The scope of this work is to study the effect produced by plastic deformation in the cold rolling process of Zr-2.5 %Nb pressure tube material, one crucial structural component containing the fuel channel of PHWR CANDU¹ nuclear power reactors. The deformation process generates changes in the microstructure and inter-granular stresses that might be orientation dependent, representing a subject of technological importance. Experiments of neutron diffraction (ND) were performed at the VULCAN time-of-flight diffractometer, where six samples of pressure tube material were measured (as_received and deformed condition having 5 %, 10 %, 15 %, 20 %, 30 % of accumulated plastic deformation).
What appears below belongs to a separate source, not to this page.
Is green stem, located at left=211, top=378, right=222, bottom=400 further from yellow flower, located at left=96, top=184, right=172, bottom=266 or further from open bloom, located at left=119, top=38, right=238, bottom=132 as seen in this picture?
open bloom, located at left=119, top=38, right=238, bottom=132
This paper presents the study of the microstructure, the texture, the lattice strain and the inter-granular stresses, showing the changes in the material through the deformation process. SEM Micrographs were obtained, and Vickers micro-hardness was measured. The texture, lattice strain and inter-granular stresses, were characterized using ND. From the construction of conventional experimental pole figures, the calculation of the Orientation Distribution Function (ODF) allowed the characterization of texture evolution. The changes in crystal orientation are subtle, being the main result an increase in the frequency of crystals aligning their c-axis along the hoop direction of the tube. The inter-granular stresses were characterized introducing a model based on the construction of the Stress Orientation Distribution Function (SODF), obtained through the experimental strain pole figures. The inter-granular stresses, represented by six tensor components with orientation dependence, constitute a novel contribution in the study of materials with hexagonal structure. As a general conclusion, meanwhile the changes in texture and intra-granular strain are gradual with the increase of plastic deformation, the change in lattice strain produced by inter-granular stresses from extruded material to the first step of deformed material is quite abrupt, being enough to generate the inter-granular stresses mean field in the pressure tube material.